Not a new form. Not a weapon.

Just… efficiency.

She imagined her muscles remembering movements faster. Not stronger. Not faster. Just cleaner. Less wasted motion. Like rereading a page and finally understanding the sentence.

Her Qi stirred.

Not violently. Not dramatically. It shifted, aligning itself with the image she held. Threads tightened. Pathways smoothed. Her next breath felt easier, deeper, like her lungs had been waiting for permission.

Her eyes snapped open.

"Oh," she said softly.

She took a step forward, then another. Her footfalls were quieter. Her balance felt instinctive, unconscious.

She laughed once, short and incredulous.

"You're kidding me."

She stopped, hands on her hips, and stared at nothing in particular.

"So let me get this straight," she said. "I read something once. I imagine it clearly enough. And my cultivation says, 'Sounds reasonable,' and makes it real?"

She shook her head.

"That is either the most broken cheat in existence," she added, "or I'm about to blow myself up by imagining something stupid."

She grimaced.

"Note to self: do not imagine 'infinite power.' That's how people explode."

The thought made her snort despite herself.

She paced the clearing, boots crunching lightly against the forest floor. The implications unfolded faster than she liked.

This explained too much.

Why techniques felt intuitive. Why progress came in bursts instead of steps. Why her cultivation didn't reject unconventional paths—it welcomed them.

The system.

She stopped mid-step.

Her gaze lifted, sharp and focused.

"It's not just tracking," she said slowly. "It's translating."

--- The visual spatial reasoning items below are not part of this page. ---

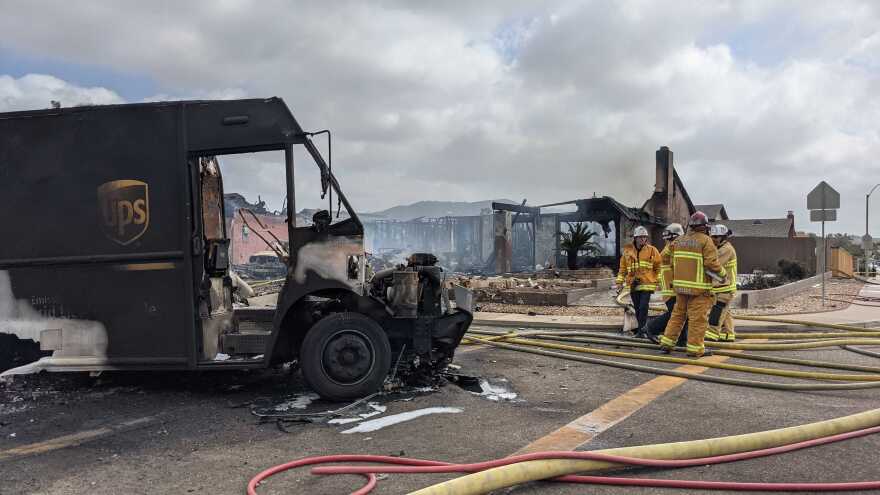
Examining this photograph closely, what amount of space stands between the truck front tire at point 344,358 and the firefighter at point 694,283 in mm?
4013

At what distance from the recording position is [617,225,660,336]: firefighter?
8.72 m

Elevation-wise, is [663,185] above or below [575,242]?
above

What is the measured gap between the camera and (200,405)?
17.8 ft

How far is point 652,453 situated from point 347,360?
2.61m

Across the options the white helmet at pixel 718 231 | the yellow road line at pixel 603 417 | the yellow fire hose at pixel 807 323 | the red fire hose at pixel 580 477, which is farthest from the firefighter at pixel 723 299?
the red fire hose at pixel 580 477

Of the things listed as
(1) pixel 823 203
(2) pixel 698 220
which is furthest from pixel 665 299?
(1) pixel 823 203

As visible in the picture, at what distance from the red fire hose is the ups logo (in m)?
2.72

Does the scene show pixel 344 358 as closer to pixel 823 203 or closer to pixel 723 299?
pixel 723 299

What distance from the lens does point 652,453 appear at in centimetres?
377

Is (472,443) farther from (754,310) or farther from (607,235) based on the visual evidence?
(607,235)

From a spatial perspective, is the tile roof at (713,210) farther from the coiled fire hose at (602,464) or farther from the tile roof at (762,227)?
the coiled fire hose at (602,464)

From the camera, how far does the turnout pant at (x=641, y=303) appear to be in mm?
8844

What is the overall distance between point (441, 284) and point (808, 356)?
193 inches

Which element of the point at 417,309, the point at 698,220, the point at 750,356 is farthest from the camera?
the point at 698,220
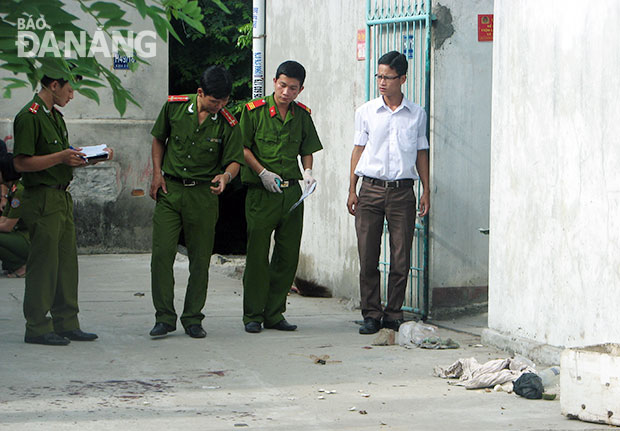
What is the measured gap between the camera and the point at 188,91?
19375mm

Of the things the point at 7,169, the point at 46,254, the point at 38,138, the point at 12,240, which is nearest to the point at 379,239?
the point at 46,254

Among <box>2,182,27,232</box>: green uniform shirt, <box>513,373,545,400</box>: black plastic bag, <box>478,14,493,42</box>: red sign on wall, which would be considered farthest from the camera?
<box>2,182,27,232</box>: green uniform shirt

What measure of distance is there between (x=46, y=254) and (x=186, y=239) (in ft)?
3.31

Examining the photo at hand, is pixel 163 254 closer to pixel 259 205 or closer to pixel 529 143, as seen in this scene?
pixel 259 205

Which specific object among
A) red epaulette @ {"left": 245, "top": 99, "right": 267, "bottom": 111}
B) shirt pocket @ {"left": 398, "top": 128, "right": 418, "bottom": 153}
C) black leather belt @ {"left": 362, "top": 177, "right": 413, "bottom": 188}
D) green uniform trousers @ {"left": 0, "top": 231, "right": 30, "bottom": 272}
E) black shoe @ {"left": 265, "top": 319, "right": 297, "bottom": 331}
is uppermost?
red epaulette @ {"left": 245, "top": 99, "right": 267, "bottom": 111}

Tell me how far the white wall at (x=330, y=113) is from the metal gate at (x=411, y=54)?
0.33 m

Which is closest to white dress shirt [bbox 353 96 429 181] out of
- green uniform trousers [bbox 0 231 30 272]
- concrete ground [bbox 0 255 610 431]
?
concrete ground [bbox 0 255 610 431]

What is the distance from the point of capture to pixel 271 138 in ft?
25.3

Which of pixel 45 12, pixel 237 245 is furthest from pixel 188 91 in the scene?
pixel 45 12

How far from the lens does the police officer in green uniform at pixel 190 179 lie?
24.2 feet

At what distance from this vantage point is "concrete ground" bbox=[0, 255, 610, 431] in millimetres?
5289

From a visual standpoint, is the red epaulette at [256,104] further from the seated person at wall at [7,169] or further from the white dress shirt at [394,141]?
Result: the seated person at wall at [7,169]

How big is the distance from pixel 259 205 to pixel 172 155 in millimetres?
762

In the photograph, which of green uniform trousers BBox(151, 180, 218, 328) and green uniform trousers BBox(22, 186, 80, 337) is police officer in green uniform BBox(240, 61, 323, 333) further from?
green uniform trousers BBox(22, 186, 80, 337)
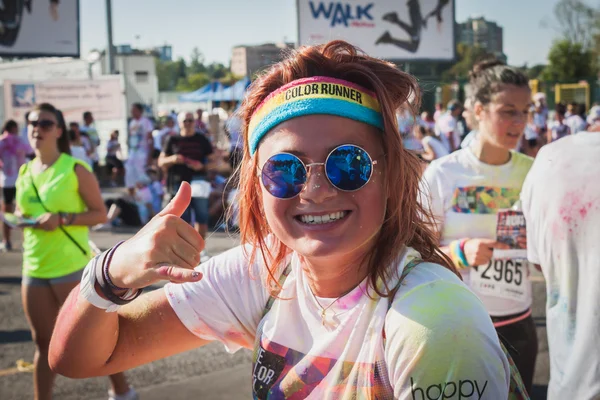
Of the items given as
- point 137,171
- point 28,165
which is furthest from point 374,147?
point 137,171

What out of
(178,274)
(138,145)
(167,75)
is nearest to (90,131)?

The system wasn't handing her power. It wasn't feeding her skills.

It was acting as a bridge.

Between imagination and execution.

Between possibility and reality.

She laughed again, louder this time, a bright sound that startled a bird from a nearby branch.

"So all those novels," she said, pointing vaguely at the air, "weren't useless escapism. They were… reference material."

She pressed a hand to her forehead.

"I swear, if this thing starts recommending genres, I'm quitting."

As if summoned by the thought—

ďing!

The sound rang clear and unmistakable, sharp as a bell struck in her mind.

Seraphina froze.

"…Oh no," she froze. "You did not just respond to sarcasm."

Light unfolded before her eyes.

---

[System Notification]

Hidden Capability Discovered

[Conceptual Assimilation]

Description:

The system can interpret sufficiently detailed imagination, concepts, or fictional techniques and translate them into executable cultivation-compatible methods, provided they do not violate fundamental limits of the host's current cultivation layer.

Status: Passive — Active

Efficiency Modifier: Increases with clarity of understanding and personal adaptation.

---

The interface lingered, waiting.

Seraphina stared at it.

Then she pinched her own arm.

"Ow," she said flatly. "Okay. Still real."

She read it again. Slowly.

Then a third time.

Her lips parted.

"…You mean to tell me," she said, voice very controlled, "that my brain is now a design studio, and you're the manufacturing department."

No response.

She sighed.

"Right. Silent partner."

She swiped the interface aside and summoned her status screen, scanning the updated list with a mixture of awe and disbelief.

A grin crept across her face.

"That explains everything," she said. "And also explains why this is extremely dangerous."

She imagined future possibilities uninvited: techniques stacked on techniques, ideas compounding, power accelerating not by years—but by insight.

She exhaled slowly, forcing herself to calm down.

"Okay," she told herself. "Rules."

She raised one finger.

"Rule one: imagination without understanding is banned. I don't care how cool it sounds."

Second finger.

"Rule two: test small. Always."

Third finger.

"And rule three—" she paused, then smiled. "—no techniques named after edgy titles. I refuse to shout 'Heaven-Devouring Something' in public."

She laughed quietly, the tension easing.

The forest felt the change. Her Qi settled, content.

Seraphina walked back to her resting place and sat, legs crossed, posture relaxed but alert.

She tilted her head.

"And I haven't even left the forest yet."

Her smile softened—not predatory, not arrogant, but bright with anticipation.

"Poor world," she murmured. "You have no idea how many books I've read."

She leaned back, hands braced behind her, and closed her eyes.